X’e bir diğer alternatif ise, Mark Zuckerberg tarafından kurulan ve Türkiye’de henüz kullanılamayan sosyal medya platformu Threads. Threads, kullanıcı sayısını hızla artırarak 275 milyon kullanıcıya ulaştı. Ancak, tahmin edileceği gibi, Trump destekçileri bu platformu pek benimsemiş değil.

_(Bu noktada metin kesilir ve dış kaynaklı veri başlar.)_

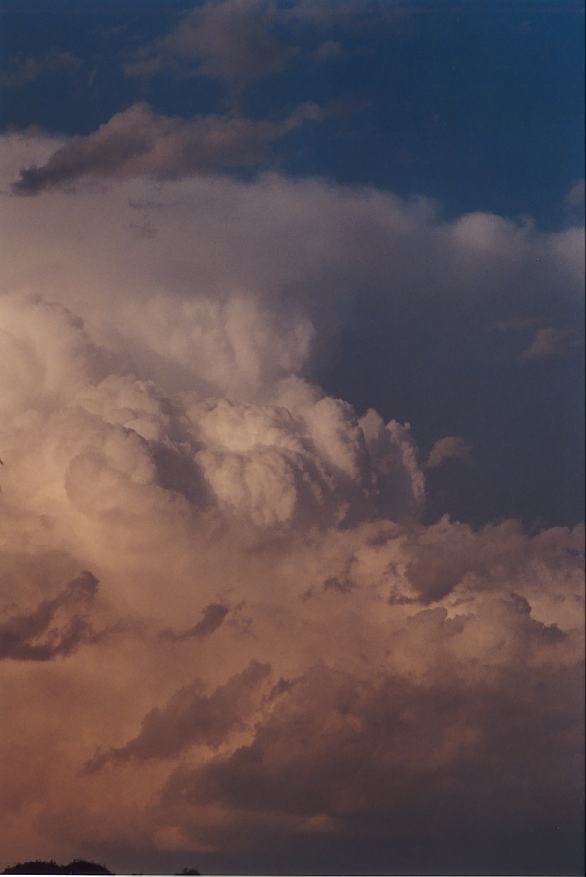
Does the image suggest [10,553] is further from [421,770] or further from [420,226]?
[420,226]

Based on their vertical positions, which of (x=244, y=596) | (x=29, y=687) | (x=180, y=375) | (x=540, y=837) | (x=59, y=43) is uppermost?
(x=59, y=43)

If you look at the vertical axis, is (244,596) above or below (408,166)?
below

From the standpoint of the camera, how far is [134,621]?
5449 mm

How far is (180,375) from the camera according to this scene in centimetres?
563

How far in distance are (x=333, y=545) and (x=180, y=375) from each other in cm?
111

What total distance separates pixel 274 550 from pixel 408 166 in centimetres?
195

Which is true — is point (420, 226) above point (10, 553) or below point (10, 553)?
above

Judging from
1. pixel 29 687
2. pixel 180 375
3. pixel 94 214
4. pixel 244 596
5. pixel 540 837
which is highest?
pixel 94 214

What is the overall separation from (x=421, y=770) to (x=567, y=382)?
76.8 inches

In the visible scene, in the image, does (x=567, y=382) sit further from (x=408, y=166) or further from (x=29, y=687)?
(x=29, y=687)

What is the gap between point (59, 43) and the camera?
18.1ft

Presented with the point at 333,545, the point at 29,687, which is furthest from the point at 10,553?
the point at 333,545

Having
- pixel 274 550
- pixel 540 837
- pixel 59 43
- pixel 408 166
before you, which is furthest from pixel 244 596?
pixel 59 43

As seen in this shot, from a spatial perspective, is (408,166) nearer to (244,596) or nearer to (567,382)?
(567,382)
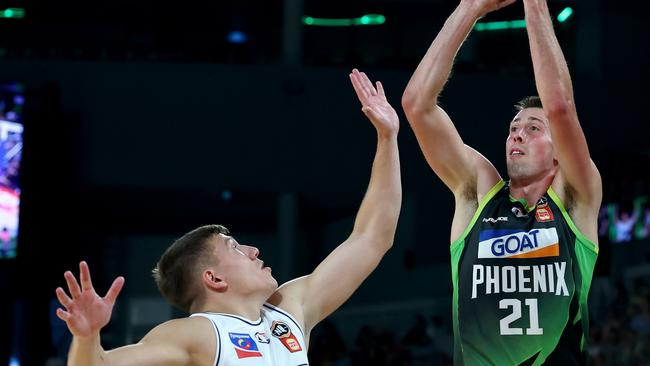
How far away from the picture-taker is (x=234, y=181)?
1327cm

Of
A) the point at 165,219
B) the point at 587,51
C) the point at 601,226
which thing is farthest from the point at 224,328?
the point at 165,219

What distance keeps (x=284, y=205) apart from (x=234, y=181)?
702mm

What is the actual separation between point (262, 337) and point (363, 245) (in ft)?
1.98

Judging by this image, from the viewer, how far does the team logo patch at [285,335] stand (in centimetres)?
380

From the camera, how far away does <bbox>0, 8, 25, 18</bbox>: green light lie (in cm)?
1708

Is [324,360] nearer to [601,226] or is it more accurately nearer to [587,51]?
[601,226]

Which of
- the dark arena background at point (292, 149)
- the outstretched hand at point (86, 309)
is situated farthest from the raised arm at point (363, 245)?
the dark arena background at point (292, 149)

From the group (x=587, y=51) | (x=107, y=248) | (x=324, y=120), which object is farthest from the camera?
(x=107, y=248)

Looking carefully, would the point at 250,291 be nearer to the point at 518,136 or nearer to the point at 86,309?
the point at 86,309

Romantik Ama Altı Boş Söylemler
BlueSky’ın kurucuları, bu servisin “milyarderlerin sahip olduğu ve büyük şirketlerin reklamlarını gösterip insanları bu ürünleri satın almaya yönlendirmek için kurulmuş bir sosyal medya hizmeti olmadığını” vurguluyorlar. BlueSky’da herkesin özgürce fikrini dile getirebileceği yönündeki açıklamalar, daha fazla kullanıcıyı cezbetme amacını taşıyor. Ancak, geçmiş deneyimlerden yola çıkarak söylemek gerekir ki, bugün sansürleriyle tanınan YouTube, Facebook, Instagram ve hatta eski Twitter, bir zamanlar benzer romantik söylemlerle ortaya çıkmıştı.
Kullanıcı sayısı arttıkça, sosyal medya platformlarının ayakta kalabilmesi, altyapı maliyetlerini karşılayabilmesi ve hizmetlerini geliştirebilmesi için finansman ihtiyacı da doğuyor. Bu noktada, reklam verenlerden gelen gelirler kritik bir rol oynuyor. Reklam verenlerin görmek istemediği içeriklerin kaldırılması veya sansürlenmesi, birçok platformun kaderi haline geliyor. Twitter’ı satın alan Elon Musk bile, “Bizim istediğimiz şekilde Demokrat Parti söylemlerine destek olmazsan, Twitter’dan reklamları çekeriz” tehdidiyle karşı karşıya kalmış ve “Paralarını da alıp gidebilirler, hiç umurumda değil” gibi bir açıklamada bulunmuştu.
Sonuç Olarak
Bütün bu gelişmeler ışığında, “Bizim platformumuzda özgürlük olacak, sansür olmayacak” söylemleri gerçekliği yansıtmıyor. Sosyal medya servisleri, kalabalık bir kullanıcı grubu toplayana kadar bu romantik söylemlerle insanları çekmeye çalışıyorlar. Ancak, kullanıcı sayıları arttıkça, bu söylemlerin ne kadar dayanıklı olacağı tartışma konusu.